Operating Cash Flow (FY25)RMB 11.08 billion

Accelerating. Up from RMB 9.34 billion in 2024. This record cash generation is the ultimate bright spot in the report, proving that despite rising delinquencies, the core cash-collection engine of the business remains highly functional and supports the massive capital return program.

Sales and Marketing Expenses (25Q4)RMB 550.6 million

Decelerating sequentially from RMB 664.8 million in Q3. Management explicitly cited a 'prudent approach to overall customer acquisition' under a rapidly changing market environment. They are pulling back on growth spend to protect the balance sheet.

Guidance

26Q1 Net IncomeRMB 830 - 880 million

Decelerating. The midpoint of RMB 855 million represents a devastating 52.5% YoY decline compared to 25Q1's RMB 1,800.2 million. Management blames persistent macro uncertainty and regulatory pressure, signaling that the pain felt in Q4 will deepen in early 2026.

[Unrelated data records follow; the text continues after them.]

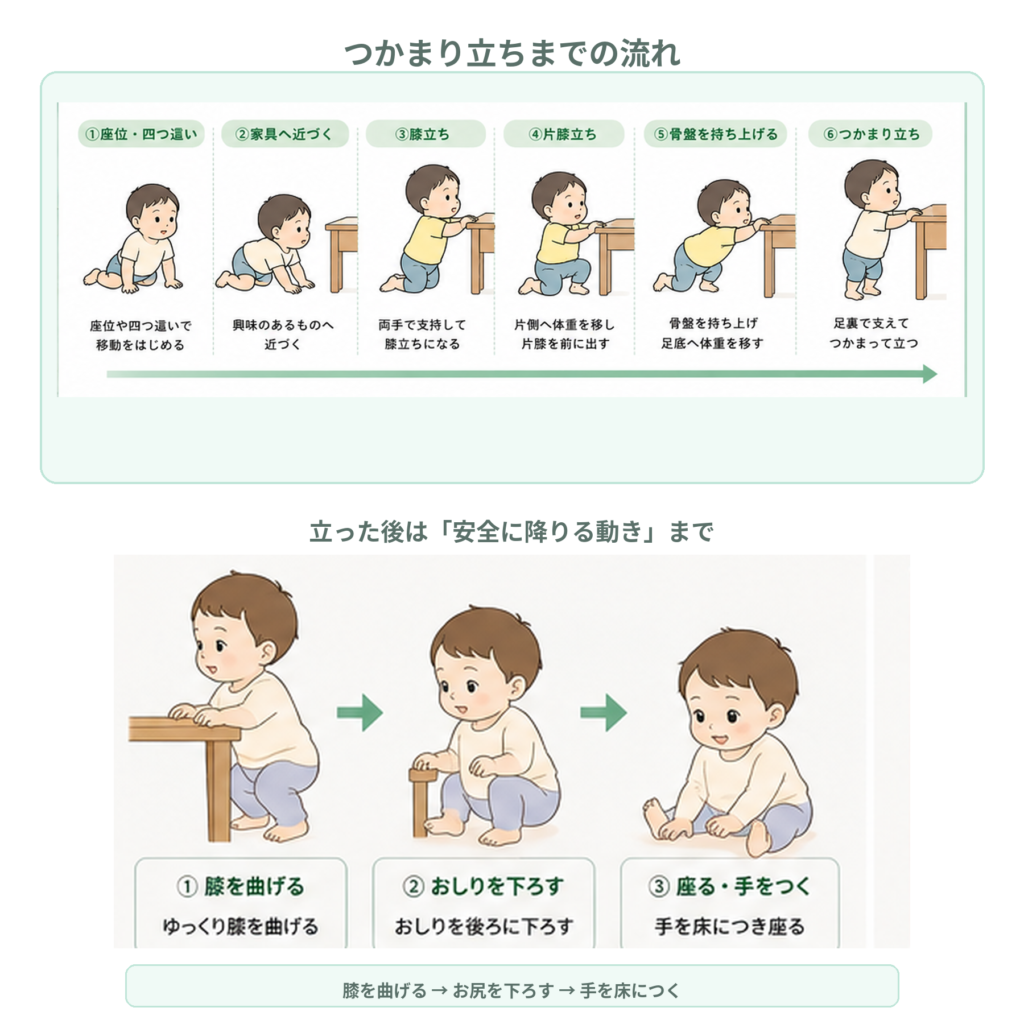 つかまり立ちまでの流れ

①座位・四つ這い
座位や四つ這いで移動をはじめる

②家具へ近づく
興味のあるものへ近づく

③膝立ち
両手で支持して膝立ちになる

④片膝立ち
片側へ体重を移し片膝を前に出す

⑤骨盤を持ち上げる
骨盤を持ち上げ足底へ体重を移す

⑥つかまり立ち
足裏で支えてつかまって立つ

立った後は「安全に降りる動き」まで

① 膝を曲げる
ゆっくり膝を曲げる

② おしりを下ろす
おしりを後ろに下ろす

③ 座る・手をつく
手を床につき座る

膝を曲げる → お尻を下ろす → 手を床につく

26Q1 Non-GAAP Net IncomeRMB 900 - 950 million

Decelerating. Follows the exact same trajectory as GAAP net income, dropping significantly from both prior year and sequential levels, underscoring that the earnings recession is driven by core operations (provisions and mix shift), not one-time non-cash adjustments.

Key Questions

Capital-Light Viability

With Platform Services revenue crashing 58%, is the capital-light model permanently impaired by new industry regulations, or is this a temporary cyclical pullback by institutional partners?

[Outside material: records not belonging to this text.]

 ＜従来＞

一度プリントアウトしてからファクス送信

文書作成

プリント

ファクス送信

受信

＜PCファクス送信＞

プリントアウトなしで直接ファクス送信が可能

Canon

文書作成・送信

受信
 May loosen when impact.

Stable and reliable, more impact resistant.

International Expansion Capital Allocation

You mentioned expanding into developing markets and acquiring local credentials. How much capital is earmarked for this international push in 2026, and which specific regions are being targeted?

Asset Quality Stabilization

Management noted that risk tightening measures started to show 'marginally favorable results in recent months' for new loans. What specific leading indicators are giving you confidence, and when do you expect the 90-day delinquency rate to peak?